Palestine made a bid for full membership status at the United Nations on Monday, setting off — intentionally or not — a new set of problems for the White House.

Palestinians have “lost a good deal of respect and are deeply disappointed in the President, even though he certainly is not to blame for the current impasse,” Aaron David Miller, former Middle East peace negotiator for then-President Bill Clinton, said on ABC’s ‘Top Line’ today.

Miller, now a fellow with the Woodrow Wilson International Center for Scholars, said Palestinians want a paradigm shift. The regular diplomatic channels are simply not cutting it. And while the decision to make such a bold move is understandable, said Miller, it is unwise.

“Diplomacy is stuck, there’s no question about that,” said Miller. “So they’ve chosen to play to some degree a big game of chicken with the international community and with the United States to try to create some measure of leverage in an area where they do have some influence.”

The U.S. says it will veto Palestine’s request for full membership. Ahead of the vote in New York Tuesday evening, Secretary of State Hillary Clinton said she and others are “engaged in extremely intensive ongoing diplomacy,” and cautioned that it is still early. But Miller predicted Palestinians will not push the issue to a confrontation with Americans at the United Nations. Despite their frustration with the current situation.

The bid for full member status — regardless of whether or not it escalates to a U.N. showdown — is symptomatic of a bigger problem, said Miller.

The issue is “the impossibility right now – and I choose my words very carefully here – of a conflict-ending agreement between this Israeli government and this Palestinian authority on the core issues: Jerusalem, border security and refugees,” said Miller.

Neither Israelis, Palestinians nor mediators will be able to bridge those three gaps, he said.

“We’re all going to be left with a day-after problem which is going to continue to drag on. That I think is the sad strategic problem here.”
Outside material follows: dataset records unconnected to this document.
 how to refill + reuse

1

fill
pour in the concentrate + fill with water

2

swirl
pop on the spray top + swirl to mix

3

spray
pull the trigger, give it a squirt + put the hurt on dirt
Miller emphasized that Obama is not responsible for these latest problems between Israel and Palestine.

“He is not to be blamed for the current impasse, because he does not have it within his power and capacity to force or even cajole the Israelis and the Palestinians to do something that right now they do not want to do,” said Miller.

But, Miller added, Obama has leaned on rhetoric a little too much, noting the president has “been very long on intention and commitment, and very short on strategy and capacity to produce.”

In all fairness, as Miller acknowledged, the president has been preoccupied with domestic woes, such as the U.S. economy and high unemployment rates.

“The last thing he needs is a high risk effort to embroil himself in a fight with the Israelis, or worse, try to save this whole endeavor by creating a prescription for negotiations which then fail,” said Miller.

For Obama, foreign policy may just be another anvil he carries into 2012.

“The reality is for this president, the next year, foreign policy will either be a drag, a negative, or a wash.” said Miller. “It is not going to help him.”